* WORK REQUIRED:
Please write out, exactly, every line of the listing from its first line through the one that includes "common name: roosevelt's muntjac".

* DATA SHOWN:
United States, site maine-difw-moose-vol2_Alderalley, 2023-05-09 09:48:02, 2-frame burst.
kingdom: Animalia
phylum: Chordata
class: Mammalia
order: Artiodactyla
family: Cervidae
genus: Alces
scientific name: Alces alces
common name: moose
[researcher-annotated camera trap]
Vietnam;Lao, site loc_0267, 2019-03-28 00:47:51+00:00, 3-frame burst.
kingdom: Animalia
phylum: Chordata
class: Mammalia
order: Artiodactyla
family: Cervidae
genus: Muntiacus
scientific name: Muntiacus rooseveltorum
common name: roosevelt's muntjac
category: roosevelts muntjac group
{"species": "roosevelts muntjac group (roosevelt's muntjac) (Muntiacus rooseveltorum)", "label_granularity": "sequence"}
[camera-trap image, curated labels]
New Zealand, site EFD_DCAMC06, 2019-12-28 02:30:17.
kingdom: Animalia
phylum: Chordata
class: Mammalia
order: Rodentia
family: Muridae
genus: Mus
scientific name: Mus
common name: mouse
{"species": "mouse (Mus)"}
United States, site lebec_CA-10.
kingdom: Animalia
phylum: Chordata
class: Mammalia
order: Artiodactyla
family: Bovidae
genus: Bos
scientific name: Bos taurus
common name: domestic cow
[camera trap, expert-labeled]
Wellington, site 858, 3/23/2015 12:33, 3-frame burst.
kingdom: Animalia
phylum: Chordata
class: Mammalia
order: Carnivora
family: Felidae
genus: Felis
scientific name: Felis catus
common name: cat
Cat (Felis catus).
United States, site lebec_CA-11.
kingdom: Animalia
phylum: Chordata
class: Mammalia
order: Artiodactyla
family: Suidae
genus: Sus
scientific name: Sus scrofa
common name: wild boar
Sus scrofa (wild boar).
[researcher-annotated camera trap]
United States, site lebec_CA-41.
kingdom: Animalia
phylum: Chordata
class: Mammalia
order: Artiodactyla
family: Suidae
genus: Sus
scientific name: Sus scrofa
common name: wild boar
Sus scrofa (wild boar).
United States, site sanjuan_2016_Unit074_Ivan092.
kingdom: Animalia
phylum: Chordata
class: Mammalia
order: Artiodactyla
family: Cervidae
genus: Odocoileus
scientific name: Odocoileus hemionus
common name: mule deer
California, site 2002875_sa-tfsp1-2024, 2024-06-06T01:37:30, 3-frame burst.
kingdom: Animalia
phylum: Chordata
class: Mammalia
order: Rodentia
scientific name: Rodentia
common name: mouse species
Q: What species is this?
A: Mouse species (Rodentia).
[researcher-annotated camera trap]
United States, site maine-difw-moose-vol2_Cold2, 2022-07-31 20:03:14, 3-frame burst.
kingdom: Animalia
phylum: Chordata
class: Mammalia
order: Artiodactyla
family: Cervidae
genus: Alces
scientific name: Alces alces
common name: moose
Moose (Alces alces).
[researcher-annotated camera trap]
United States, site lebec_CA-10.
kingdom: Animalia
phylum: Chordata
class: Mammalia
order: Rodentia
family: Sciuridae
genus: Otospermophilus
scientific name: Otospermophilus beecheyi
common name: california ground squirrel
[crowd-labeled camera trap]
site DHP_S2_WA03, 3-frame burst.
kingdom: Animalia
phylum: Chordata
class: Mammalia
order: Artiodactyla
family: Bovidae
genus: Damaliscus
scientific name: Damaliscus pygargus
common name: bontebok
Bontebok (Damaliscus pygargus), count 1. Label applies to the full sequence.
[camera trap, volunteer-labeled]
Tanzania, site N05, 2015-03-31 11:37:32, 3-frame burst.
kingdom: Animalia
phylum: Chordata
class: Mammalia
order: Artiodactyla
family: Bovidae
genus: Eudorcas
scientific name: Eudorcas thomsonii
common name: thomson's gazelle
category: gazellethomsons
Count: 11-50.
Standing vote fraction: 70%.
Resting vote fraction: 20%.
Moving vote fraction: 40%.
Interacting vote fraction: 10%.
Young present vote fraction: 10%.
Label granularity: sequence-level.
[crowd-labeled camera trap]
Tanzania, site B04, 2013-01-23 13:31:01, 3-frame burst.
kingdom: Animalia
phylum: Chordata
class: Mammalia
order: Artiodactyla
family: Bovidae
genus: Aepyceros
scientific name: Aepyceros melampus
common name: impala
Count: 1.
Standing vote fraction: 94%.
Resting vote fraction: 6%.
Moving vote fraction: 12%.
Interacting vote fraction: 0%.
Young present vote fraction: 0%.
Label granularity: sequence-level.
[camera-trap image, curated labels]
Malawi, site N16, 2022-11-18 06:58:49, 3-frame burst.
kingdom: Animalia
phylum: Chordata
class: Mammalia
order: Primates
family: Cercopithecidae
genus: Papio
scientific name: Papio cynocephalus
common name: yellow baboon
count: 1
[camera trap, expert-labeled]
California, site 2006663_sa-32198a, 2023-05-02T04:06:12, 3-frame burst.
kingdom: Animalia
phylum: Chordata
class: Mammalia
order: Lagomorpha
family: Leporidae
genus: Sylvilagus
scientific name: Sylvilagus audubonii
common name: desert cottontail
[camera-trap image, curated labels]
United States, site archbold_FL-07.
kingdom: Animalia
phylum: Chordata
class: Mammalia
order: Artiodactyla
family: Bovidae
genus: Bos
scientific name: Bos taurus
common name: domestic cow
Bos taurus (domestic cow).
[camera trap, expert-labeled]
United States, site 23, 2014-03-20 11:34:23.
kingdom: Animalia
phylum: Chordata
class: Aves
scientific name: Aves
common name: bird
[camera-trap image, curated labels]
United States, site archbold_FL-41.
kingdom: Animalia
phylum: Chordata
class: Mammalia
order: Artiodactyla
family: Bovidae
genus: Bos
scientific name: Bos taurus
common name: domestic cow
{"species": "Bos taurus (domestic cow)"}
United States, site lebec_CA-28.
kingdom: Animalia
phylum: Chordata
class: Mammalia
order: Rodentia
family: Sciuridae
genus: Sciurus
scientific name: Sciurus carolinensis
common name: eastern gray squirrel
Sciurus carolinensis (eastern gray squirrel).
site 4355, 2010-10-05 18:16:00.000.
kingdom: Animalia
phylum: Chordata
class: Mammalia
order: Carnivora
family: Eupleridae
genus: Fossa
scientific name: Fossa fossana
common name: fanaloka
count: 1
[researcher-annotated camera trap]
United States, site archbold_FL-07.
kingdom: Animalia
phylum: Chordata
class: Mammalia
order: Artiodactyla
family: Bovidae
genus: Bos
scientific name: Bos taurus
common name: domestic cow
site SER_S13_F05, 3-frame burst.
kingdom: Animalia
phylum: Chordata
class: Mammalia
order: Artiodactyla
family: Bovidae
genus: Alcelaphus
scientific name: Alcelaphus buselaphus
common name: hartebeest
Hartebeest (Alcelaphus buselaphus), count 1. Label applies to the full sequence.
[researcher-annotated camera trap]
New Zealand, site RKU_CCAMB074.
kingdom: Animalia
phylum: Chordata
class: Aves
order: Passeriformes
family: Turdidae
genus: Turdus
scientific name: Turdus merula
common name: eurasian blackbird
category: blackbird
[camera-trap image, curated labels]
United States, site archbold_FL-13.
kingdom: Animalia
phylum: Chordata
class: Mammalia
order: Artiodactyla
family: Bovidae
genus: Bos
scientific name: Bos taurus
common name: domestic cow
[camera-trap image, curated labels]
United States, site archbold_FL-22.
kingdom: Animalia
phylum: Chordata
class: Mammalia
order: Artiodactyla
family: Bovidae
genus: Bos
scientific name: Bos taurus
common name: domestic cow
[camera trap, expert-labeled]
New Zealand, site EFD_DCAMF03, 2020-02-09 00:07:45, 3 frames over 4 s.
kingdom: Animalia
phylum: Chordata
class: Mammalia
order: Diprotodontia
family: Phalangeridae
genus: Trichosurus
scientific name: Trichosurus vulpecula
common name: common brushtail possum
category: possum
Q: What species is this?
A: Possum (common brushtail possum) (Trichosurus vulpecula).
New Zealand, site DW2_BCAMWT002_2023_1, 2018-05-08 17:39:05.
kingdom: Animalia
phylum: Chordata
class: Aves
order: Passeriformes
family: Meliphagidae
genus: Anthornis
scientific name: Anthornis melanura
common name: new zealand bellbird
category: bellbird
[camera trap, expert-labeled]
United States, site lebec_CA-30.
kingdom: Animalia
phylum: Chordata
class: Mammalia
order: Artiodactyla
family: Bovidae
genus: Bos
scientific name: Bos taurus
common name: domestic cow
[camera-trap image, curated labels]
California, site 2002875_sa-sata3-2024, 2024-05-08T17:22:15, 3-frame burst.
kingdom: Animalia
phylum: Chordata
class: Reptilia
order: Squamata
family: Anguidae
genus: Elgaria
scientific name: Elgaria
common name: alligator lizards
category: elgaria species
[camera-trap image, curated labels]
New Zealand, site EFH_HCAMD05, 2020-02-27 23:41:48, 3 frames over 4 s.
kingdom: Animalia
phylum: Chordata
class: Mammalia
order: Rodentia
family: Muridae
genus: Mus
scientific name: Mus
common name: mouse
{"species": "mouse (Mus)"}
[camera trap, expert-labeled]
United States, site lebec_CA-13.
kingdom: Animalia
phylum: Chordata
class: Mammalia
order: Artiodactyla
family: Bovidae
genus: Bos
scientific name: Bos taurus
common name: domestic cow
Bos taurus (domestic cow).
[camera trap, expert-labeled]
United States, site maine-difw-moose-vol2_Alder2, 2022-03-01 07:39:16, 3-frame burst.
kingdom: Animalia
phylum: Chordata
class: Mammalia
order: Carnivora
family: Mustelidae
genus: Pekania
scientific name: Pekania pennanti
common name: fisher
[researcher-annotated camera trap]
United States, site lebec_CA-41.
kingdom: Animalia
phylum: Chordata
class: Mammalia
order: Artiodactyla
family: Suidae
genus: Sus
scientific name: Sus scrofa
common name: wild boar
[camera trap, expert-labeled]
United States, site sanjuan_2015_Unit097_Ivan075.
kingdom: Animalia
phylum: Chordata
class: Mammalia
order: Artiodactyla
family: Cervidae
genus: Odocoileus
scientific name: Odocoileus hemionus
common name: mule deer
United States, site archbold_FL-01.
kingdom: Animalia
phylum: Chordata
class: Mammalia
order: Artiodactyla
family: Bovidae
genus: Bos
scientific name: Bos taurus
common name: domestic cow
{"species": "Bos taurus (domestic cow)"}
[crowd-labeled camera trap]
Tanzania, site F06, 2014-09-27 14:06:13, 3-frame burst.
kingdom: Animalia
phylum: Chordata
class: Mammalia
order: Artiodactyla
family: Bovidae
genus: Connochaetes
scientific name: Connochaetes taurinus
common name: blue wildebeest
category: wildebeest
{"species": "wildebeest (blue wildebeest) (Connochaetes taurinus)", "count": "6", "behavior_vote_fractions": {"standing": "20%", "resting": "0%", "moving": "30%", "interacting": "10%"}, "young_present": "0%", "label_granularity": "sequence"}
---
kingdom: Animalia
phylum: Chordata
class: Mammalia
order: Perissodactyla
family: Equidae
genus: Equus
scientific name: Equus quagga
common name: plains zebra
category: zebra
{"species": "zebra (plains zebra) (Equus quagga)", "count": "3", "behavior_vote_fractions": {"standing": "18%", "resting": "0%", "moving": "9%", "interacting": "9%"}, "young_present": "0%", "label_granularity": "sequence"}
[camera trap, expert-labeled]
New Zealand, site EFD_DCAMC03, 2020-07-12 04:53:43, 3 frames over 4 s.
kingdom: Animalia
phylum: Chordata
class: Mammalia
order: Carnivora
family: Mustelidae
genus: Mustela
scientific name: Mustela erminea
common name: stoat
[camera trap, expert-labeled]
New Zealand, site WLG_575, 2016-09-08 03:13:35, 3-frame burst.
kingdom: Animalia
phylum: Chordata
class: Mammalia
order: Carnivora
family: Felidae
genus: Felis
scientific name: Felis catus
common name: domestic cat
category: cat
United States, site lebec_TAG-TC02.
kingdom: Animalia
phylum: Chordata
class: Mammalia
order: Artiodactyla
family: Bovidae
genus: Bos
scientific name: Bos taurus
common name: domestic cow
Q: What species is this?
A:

* TASK OUTPUT:
United States, site maine-difw-moose-vol2_Alderalley, 2023-05-09 09:48:02, 2-frame burst.
kingdom: Animalia
phylum: Chordata
class: Mammalia
order: Artiodactyla
family: Cervidae
genus: Alces
scientific name: Alces alces
common name: moose
[researcher-annotated camera trap]
Vietnam;Lao, site loc_0267, 2019-03-28 00:47:51+00:00, 3-frame burst.
kingdom: Animalia
phylum: Chordata
class: Mammalia
order: Artiodactyla
family: Cervidae
genus: Muntiacus
scientific name: Muntiacus rooseveltorum
common name: roosevelt's muntjac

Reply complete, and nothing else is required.